Hah! "You created their planetary government?"
"Its predecessor, yes. And then I underwent my first torpor, and when I emerged… Colourism which put me in the underclass, and not a jot of progress toward the goal I had set them." He walks back towards the Primate. "But I was prepared to be patient. I sought volunteers from the White population, and experimented further. I've learned a great deal about the magics of Mars, but I never came close to a solution to my main problem. So many years… Only for my agents to one day hear a telepathic broadcast which explained the whole thing and demonstrated the solution."
"I was on that mission."
"I don't remember seeing you. And I studied that missive in extreme detail."

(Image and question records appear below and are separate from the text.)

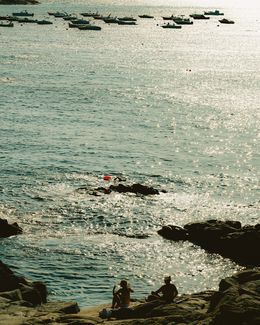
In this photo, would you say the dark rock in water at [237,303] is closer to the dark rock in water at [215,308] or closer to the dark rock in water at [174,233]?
the dark rock in water at [215,308]

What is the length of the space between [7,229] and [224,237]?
1627cm

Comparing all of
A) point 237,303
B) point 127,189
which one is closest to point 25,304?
point 237,303

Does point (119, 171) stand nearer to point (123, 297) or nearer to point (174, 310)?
point (123, 297)

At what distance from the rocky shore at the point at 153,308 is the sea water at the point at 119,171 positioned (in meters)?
5.00

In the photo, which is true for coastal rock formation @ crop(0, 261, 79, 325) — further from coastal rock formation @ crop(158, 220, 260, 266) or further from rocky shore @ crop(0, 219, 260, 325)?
coastal rock formation @ crop(158, 220, 260, 266)

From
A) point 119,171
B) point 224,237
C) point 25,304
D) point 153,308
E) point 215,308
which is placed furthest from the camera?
point 119,171

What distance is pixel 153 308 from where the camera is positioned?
35.0 m

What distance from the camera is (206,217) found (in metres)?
61.2

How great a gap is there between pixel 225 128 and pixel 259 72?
77484mm

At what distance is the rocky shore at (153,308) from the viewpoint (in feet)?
98.3

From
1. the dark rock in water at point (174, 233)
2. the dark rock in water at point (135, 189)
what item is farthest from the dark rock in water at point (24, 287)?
the dark rock in water at point (135, 189)

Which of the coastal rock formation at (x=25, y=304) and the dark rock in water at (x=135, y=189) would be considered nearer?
the coastal rock formation at (x=25, y=304)

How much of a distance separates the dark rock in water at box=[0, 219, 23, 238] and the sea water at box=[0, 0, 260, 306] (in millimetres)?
860

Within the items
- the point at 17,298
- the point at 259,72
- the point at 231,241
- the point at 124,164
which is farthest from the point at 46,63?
the point at 17,298
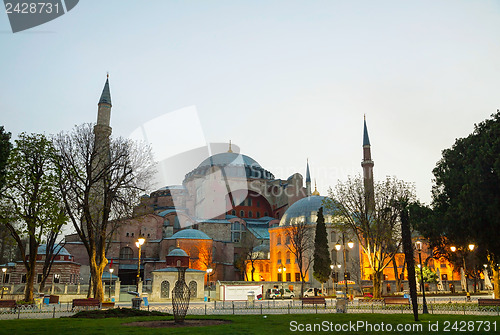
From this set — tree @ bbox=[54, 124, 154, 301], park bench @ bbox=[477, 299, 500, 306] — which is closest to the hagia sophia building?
tree @ bbox=[54, 124, 154, 301]

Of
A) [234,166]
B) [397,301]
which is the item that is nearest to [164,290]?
[397,301]

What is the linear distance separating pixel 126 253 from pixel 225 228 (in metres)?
13.5

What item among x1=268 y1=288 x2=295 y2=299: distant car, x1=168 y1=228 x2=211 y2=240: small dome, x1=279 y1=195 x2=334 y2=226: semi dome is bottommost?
x1=268 y1=288 x2=295 y2=299: distant car

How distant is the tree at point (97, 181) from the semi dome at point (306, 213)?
98.8ft

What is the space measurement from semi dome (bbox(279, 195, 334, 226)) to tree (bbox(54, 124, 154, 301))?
30112mm

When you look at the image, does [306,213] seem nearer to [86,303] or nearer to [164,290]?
[164,290]

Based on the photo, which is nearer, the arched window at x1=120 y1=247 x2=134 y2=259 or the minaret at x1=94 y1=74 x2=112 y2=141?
the minaret at x1=94 y1=74 x2=112 y2=141

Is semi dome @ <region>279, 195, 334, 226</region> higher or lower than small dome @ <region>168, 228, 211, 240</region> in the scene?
higher

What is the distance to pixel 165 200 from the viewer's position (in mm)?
69938

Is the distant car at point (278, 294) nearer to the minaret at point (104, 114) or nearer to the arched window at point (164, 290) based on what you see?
the arched window at point (164, 290)

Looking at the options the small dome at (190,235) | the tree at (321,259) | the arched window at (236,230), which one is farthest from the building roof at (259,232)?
the tree at (321,259)

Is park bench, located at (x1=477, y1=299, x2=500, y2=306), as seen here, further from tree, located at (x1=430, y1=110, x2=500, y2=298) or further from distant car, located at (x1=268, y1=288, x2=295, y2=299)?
distant car, located at (x1=268, y1=288, x2=295, y2=299)

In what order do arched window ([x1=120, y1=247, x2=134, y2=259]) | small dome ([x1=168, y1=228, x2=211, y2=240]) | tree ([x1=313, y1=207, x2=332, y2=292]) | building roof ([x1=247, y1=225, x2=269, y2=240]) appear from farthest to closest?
building roof ([x1=247, y1=225, x2=269, y2=240]) → arched window ([x1=120, y1=247, x2=134, y2=259]) → small dome ([x1=168, y1=228, x2=211, y2=240]) → tree ([x1=313, y1=207, x2=332, y2=292])

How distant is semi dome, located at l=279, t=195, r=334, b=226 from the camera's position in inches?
2031
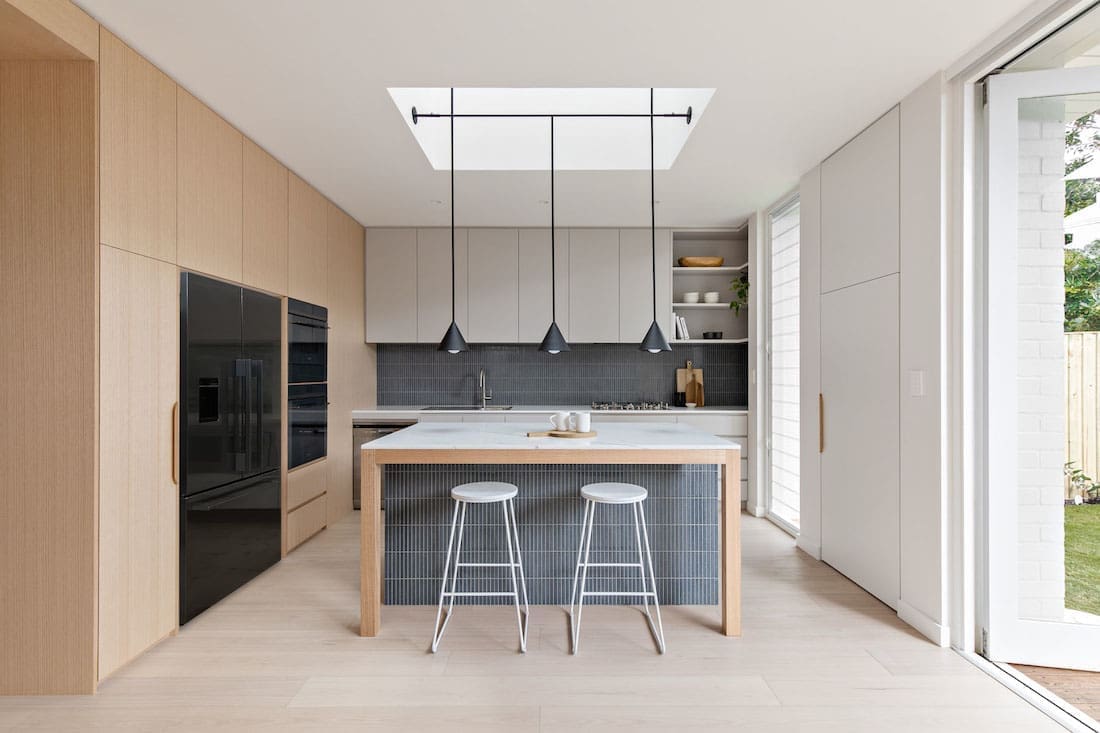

"I was evacuated before the confrontation with the Burner could occur. Nitrogen narcosis and a drained power ring. Trust me, I'm in the full version." He doesn't respond. "But surely my name came up in relation to the fix?"
"I don't recall seeing any alien faces. But as you pointed out, young M'gann wasn't broadcasting everything she experienced. I would like to meet her at some point. Could you arrange th-?"
The rock holding the Primate explodes!